* **Quoted passage**:
— begin —

+ list_lru-per-node-list-infrastructure-fix-broken-lru_retry-behaviour.patch added to -mm tree

akpm@xxxxxxxxxxxxxxxxxxxx · Tue, 09 Jul 2013 14:38:44 -0700

Subject: + list_lru-per-node-list-infrastructure-fix-broken-lru_retry-behaviour.patch added to -mm tree
To: dchinner@xxxxxxxxxx,glommer@xxxxxxxxx,mhocko@xxxxxxx
From: akpm@xxxxxxxxxxxxxxxxxxxx
Date: Tue, 09 Jul 2013 14:38:44 -0700


The patch titled
     Subject: list_lru: fix broken LRU_RETRY behaviour
has been added to the -mm tree.  Its filename is
     list_lru-per-node-list-infrastructure-fix-broken-lru_retry-behaviour.patch

This patch should soon appear at
    http://ozlabs.org/~akpm/mmots/broken-out/list_lru-per-node-list-infrastructure-fix-broken-lru_retry-behaviour.patch
and later at
    http://ozlabs.org/~akpm/mmotm/broken-out/list_lru-per-node-list-infrastructure-fix-broken-lru_retry-behaviour.patch

Before you just go and hit "reply", please:
   a) Consider who else should be cc'ed
   b) Prefer to cc a suitable mailing list as well
   c) Ideally: find the original patch on the mailing list and do a
      reply-to-all to that, adding suitable additional cc's

*** Remember to use Documentation/SubmitChecklist when testing your code ***

The -mm tree is included into linux-next and is updated
there every 3-4 working days

------------------------------------------------------
From: Dave Chinner <dchinner@xxxxxxxxxx>
Subject: list_lru: fix broken LRU_RETRY behaviour

The LRU_RETRY code assumes that the list traversal status after we have
dropped and regained the list lock.  Unfortunately, this is not a valid
assumption, and that can lead to racing traversals isolating objects that
the other traversal expects to be the next item on the list.

This is causing problems with the inode cache shrinker isolation, with
races resulting in an inode on a dispose list being "isolated" because a
racing traversal still thinks it is on the LRU.  The inode is then never
reclaimed and that causes hangs if a subsequent lookup on that inode
occurs.

— end —

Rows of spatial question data
— begin —

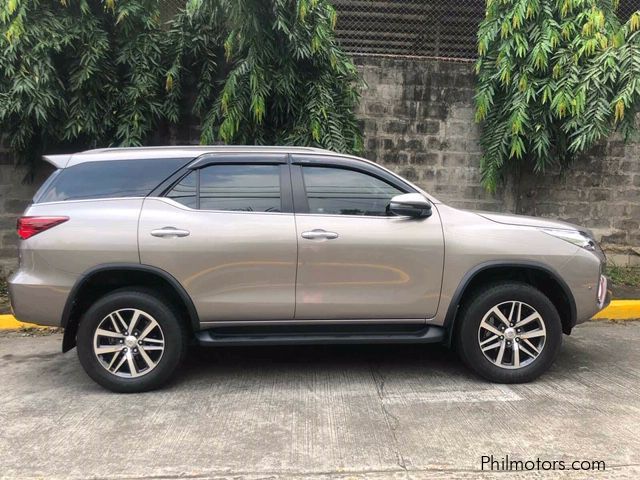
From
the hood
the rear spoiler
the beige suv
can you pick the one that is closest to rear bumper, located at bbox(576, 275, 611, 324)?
the beige suv

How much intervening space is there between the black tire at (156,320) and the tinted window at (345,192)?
1.37 meters

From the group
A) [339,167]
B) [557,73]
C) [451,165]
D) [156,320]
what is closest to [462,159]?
[451,165]

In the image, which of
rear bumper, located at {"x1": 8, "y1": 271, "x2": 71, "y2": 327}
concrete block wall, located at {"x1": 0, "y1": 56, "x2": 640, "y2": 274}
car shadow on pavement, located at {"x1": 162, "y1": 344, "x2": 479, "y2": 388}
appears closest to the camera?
rear bumper, located at {"x1": 8, "y1": 271, "x2": 71, "y2": 327}

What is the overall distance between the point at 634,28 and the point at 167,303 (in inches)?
248

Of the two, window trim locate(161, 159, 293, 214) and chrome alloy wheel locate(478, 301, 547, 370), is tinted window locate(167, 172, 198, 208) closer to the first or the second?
window trim locate(161, 159, 293, 214)

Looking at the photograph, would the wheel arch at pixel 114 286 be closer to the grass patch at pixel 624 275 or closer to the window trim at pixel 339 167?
the window trim at pixel 339 167

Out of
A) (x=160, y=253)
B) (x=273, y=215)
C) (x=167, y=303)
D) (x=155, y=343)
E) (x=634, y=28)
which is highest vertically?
(x=634, y=28)

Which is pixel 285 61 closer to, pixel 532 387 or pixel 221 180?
pixel 221 180

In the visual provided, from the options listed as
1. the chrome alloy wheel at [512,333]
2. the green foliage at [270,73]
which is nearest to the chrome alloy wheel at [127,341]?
the chrome alloy wheel at [512,333]

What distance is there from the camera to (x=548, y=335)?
4012 mm

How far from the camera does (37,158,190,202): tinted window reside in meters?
3.90

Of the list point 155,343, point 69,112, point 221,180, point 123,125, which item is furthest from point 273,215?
point 69,112

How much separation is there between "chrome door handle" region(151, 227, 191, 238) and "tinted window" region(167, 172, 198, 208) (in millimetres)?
235

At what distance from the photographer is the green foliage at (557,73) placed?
→ 6023mm
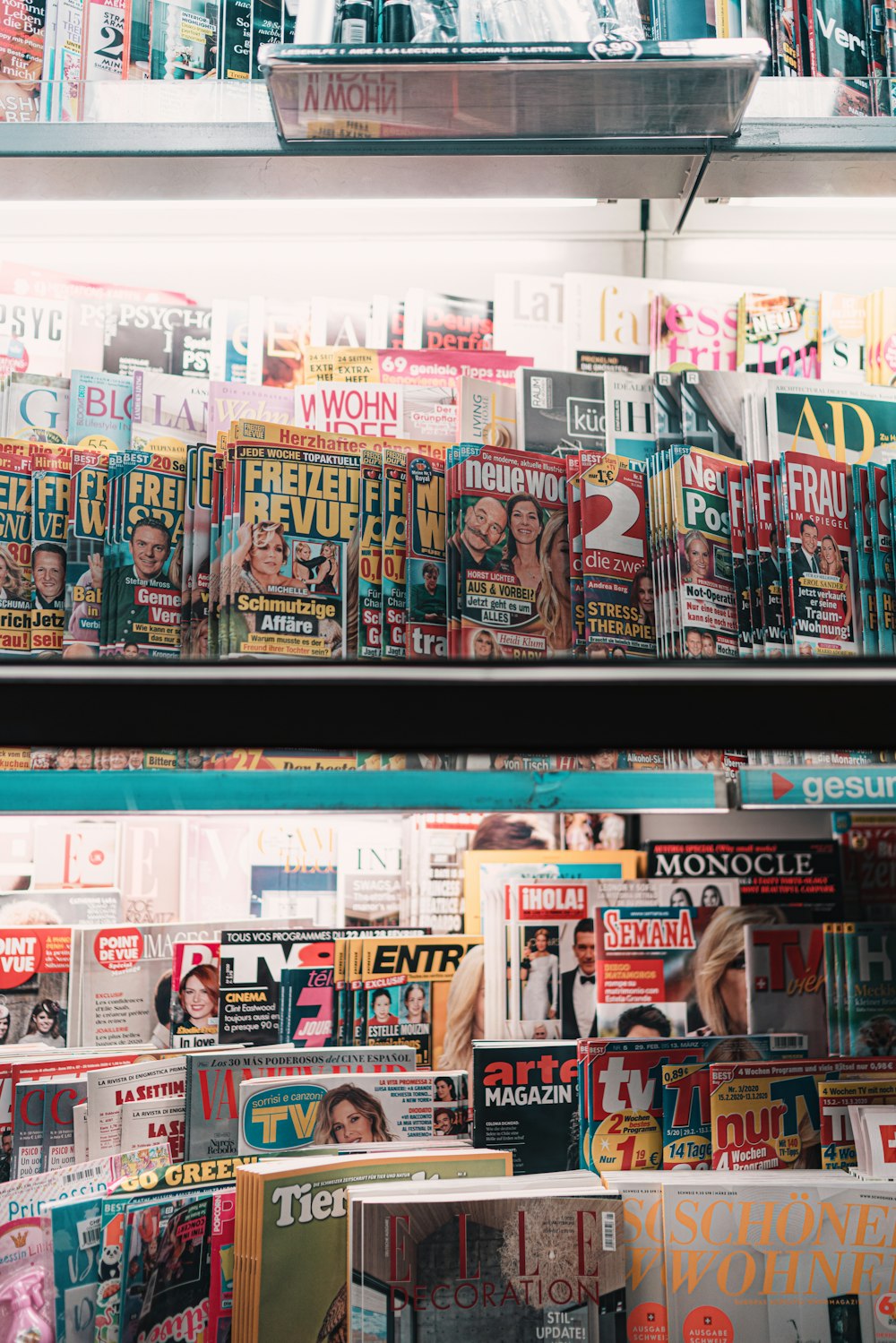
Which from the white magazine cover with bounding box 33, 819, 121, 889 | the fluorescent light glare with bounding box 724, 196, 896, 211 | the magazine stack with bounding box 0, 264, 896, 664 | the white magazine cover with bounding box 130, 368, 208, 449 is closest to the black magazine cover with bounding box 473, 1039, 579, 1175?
the magazine stack with bounding box 0, 264, 896, 664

— end —

* **To be done**:
- a) Reproduce verbatim the part of the patch announcement between "The -mm tree is" and "on the list.", inclusive.
- b) Answer these questions from the patch announcement, one answer per line:
(i) How often is the -mm tree updated in linux-next?
(ii) Who is given as the author of the patch in the "From:" line below the dashed separator?
(iii) The isolation performed by which cache's shrinker is having problems?

* **Task-by-task answers**:
- a)
The -mm tree is included into linux-next and is updated
there every 3-4 working days

------------------------------------------------------
From: Dave Chinner <dchinner@xxxxxxxxxx>
Subject: list_lru: fix broken LRU_RETRY behaviour

The LRU_RETRY code assumes that the list traversal status after we have
dropped and regained the list lock.  Unfortunately, this is not a valid
assumption, and that can lead to racing traversals isolating objects that
the other traversal expects to be the next item on the list.

- b)
(i) Every 3-4 working days
(ii) Dave Chinner
(iii) The inode cache